Pull out the items word for word, starting at the line that contains "How far from the camera is the silhouette of fisherman at" and ending at the end of the items, and leave the pictures out of your answer.

────────────────

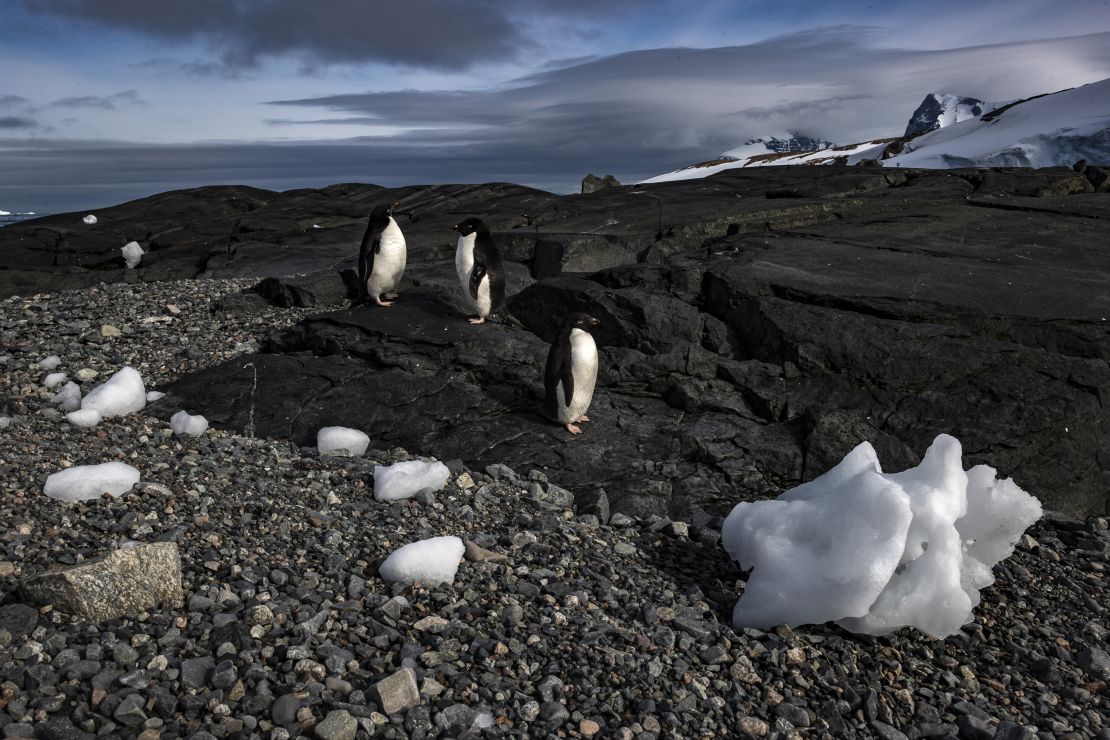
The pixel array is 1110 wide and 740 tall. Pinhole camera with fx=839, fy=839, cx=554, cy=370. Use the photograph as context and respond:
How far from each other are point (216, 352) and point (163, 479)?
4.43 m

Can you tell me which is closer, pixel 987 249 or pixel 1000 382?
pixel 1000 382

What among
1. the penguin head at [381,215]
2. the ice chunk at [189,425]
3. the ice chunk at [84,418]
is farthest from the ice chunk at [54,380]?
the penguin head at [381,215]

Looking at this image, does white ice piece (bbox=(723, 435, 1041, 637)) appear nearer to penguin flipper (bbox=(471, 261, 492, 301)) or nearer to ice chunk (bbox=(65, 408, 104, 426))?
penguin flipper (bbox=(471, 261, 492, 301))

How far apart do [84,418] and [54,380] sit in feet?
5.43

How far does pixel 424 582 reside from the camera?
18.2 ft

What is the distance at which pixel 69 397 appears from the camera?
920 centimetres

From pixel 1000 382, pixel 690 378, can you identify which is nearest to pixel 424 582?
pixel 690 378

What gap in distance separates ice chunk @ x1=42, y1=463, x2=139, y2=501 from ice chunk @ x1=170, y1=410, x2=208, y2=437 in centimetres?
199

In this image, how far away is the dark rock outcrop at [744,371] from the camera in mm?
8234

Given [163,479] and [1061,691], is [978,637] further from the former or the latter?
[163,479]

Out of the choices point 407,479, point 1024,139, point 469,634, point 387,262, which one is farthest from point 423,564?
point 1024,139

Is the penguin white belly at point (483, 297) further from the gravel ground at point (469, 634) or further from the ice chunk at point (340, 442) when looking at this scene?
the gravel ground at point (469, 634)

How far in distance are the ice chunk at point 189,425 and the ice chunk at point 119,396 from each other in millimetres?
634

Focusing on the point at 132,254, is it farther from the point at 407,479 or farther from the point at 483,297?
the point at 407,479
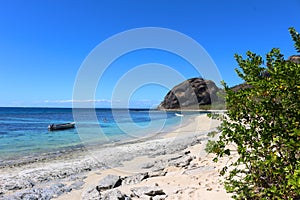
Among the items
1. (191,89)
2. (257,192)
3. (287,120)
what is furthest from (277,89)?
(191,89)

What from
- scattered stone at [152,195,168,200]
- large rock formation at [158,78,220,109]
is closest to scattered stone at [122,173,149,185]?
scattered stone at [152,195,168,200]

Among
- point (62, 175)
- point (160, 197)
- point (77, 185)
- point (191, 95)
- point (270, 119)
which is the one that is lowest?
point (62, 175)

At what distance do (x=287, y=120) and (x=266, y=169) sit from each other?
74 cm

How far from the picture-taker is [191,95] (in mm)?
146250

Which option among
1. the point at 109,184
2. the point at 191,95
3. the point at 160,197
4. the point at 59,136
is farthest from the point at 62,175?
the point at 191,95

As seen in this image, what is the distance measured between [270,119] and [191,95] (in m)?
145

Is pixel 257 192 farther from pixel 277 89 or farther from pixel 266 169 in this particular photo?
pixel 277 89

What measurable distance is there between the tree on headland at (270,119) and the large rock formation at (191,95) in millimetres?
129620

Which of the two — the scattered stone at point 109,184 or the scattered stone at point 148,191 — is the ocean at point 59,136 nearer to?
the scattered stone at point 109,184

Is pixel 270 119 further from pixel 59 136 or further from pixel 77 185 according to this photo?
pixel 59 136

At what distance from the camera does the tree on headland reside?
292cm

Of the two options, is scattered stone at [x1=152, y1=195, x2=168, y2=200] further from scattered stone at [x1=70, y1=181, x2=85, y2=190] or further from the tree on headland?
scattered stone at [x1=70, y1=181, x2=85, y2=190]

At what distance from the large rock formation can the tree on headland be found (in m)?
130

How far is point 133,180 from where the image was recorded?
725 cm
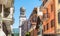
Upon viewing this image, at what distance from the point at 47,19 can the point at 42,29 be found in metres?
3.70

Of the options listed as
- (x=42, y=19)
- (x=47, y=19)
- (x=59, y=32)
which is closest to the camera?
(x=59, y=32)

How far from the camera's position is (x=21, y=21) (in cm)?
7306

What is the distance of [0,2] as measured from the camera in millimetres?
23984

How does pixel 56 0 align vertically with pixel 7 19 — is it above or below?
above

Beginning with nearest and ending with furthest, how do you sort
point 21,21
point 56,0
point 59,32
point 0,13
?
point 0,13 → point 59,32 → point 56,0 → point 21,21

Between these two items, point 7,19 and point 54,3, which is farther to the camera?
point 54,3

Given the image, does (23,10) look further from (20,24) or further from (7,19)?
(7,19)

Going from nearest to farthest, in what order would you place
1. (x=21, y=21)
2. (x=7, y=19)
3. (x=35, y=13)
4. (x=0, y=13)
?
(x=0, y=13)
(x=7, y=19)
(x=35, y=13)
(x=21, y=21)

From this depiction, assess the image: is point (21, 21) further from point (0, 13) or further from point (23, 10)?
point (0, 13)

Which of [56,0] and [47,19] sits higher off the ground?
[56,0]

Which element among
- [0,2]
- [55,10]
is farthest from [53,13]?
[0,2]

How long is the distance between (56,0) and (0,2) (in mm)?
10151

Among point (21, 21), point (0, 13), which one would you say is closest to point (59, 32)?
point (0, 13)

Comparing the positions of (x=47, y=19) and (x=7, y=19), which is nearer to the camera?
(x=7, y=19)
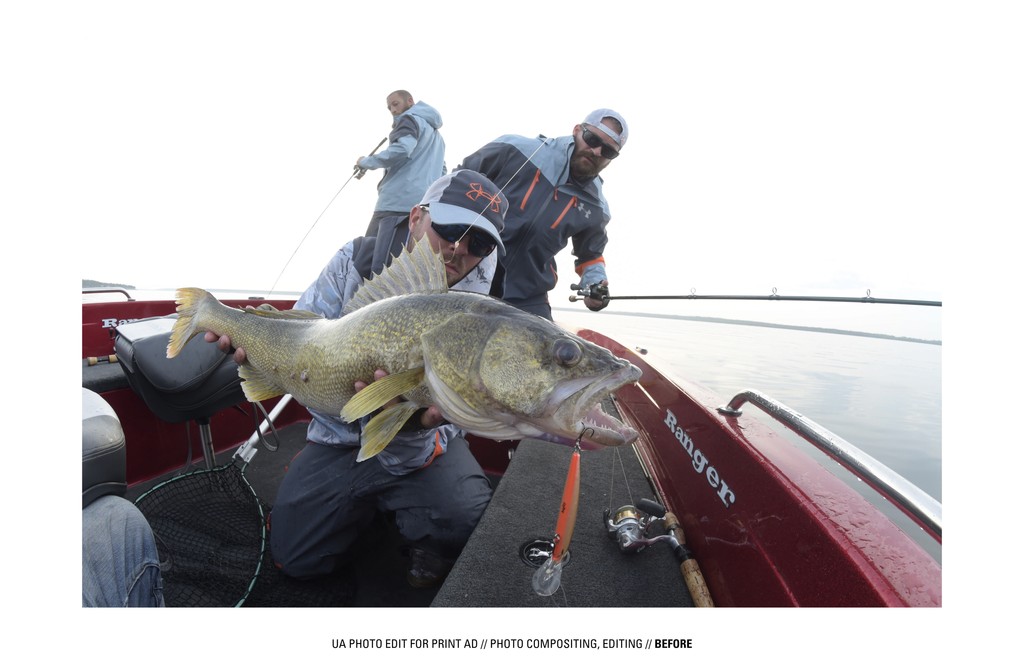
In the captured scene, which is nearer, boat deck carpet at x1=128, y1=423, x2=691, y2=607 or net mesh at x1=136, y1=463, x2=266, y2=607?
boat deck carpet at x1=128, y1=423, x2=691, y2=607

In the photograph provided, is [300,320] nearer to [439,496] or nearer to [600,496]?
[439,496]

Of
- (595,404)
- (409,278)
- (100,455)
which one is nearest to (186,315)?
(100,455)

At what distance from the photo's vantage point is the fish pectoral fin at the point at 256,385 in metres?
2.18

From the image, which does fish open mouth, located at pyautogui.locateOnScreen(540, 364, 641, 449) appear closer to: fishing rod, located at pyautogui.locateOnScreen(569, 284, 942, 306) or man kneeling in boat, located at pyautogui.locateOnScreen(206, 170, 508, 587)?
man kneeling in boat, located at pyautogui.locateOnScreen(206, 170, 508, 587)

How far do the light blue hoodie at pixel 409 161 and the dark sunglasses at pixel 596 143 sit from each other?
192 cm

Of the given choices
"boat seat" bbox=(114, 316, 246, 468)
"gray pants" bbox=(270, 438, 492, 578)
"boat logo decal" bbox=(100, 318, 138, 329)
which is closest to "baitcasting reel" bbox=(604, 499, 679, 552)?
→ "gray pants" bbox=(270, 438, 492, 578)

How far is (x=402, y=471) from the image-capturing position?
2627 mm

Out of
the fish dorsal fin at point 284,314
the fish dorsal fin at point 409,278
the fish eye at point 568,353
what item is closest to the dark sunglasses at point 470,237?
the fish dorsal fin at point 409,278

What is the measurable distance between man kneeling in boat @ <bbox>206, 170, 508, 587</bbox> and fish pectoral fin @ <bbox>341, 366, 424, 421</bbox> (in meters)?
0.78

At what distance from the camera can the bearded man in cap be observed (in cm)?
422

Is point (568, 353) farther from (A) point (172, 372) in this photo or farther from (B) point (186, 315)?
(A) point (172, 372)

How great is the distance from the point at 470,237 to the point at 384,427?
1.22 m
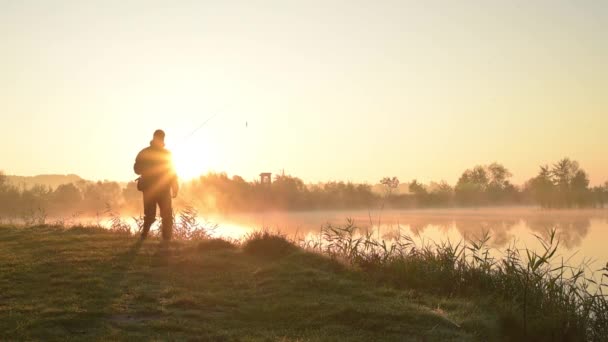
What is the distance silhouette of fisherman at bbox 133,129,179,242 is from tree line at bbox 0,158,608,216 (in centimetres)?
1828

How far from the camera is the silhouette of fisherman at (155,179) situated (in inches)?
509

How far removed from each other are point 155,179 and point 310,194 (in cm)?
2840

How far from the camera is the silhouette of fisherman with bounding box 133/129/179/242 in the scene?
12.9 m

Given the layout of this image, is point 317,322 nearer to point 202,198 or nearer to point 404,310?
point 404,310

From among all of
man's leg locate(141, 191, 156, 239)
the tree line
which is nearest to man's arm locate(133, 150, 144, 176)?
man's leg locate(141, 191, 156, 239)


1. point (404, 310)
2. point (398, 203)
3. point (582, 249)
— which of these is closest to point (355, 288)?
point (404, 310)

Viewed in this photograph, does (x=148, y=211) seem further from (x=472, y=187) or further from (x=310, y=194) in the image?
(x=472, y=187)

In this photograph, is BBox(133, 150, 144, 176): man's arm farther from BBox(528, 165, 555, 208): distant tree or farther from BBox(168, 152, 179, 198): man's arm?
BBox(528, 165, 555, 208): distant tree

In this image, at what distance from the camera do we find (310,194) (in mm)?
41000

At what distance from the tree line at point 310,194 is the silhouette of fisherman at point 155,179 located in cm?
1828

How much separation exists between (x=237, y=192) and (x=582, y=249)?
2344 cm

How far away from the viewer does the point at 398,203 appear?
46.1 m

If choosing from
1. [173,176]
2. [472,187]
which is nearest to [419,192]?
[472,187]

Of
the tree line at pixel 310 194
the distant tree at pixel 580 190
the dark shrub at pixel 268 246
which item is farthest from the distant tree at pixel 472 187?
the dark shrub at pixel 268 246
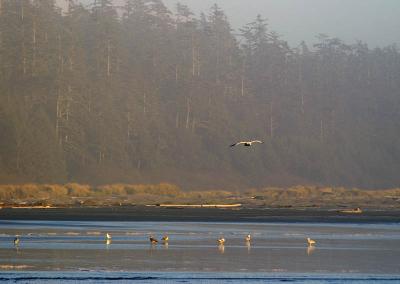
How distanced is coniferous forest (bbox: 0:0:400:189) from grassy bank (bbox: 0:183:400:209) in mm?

────────────────

■ Response to this exercise:
How far from the camera is the silhouette of fisherman at (155,179) situated (in inches)?
509

How far removed from each other are point 155,179 and point 310,194 (in cm)?
2840

How far from the camera is the silhouette of fisherman with bounding box 133/129/179/242 in the scene?
12.9 m

Given the layout of this image, is point 317,322 nearer to point 202,198 or nearer to point 404,310?
point 404,310

From among all of
man's leg locate(141, 191, 156, 239)
the tree line
which is nearest to man's arm locate(133, 150, 144, 176)?
man's leg locate(141, 191, 156, 239)


1. point (404, 310)
2. point (398, 203)
3. point (582, 249)
— which of these is closest to point (355, 288)?
point (404, 310)

Viewed in this photograph, does (x=148, y=211) seem further from (x=472, y=187) or further from (x=310, y=194) in the image?
(x=472, y=187)

In this photograph, is BBox(133, 150, 144, 176): man's arm farther from BBox(528, 165, 555, 208): distant tree or farther from BBox(168, 152, 179, 198): man's arm?
BBox(528, 165, 555, 208): distant tree

In this image, at what distance from the camera do we find (310,194) (in mm)?
41000

At what distance from the tree line at point 310,194 is the silhouette of fisherman at point 155,179 located in cm?
1828

How much separation exists between (x=237, y=192) and (x=582, y=249)?
2344 cm

How far away from the viewer does the point at 398,203 appear?
46.1 m

If choosing from
1. [173,176]
2. [472,187]
which is nearest to [419,192]?
[472,187]

Of
the tree line at pixel 310 194
the distant tree at pixel 580 190
the dark shrub at pixel 268 246
which item is farthest from the distant tree at pixel 472 187?
the dark shrub at pixel 268 246
How distanced is coniferous forest (bbox: 0:0:400:189) from grassy bank (bbox: 0:183:400:209) in mm?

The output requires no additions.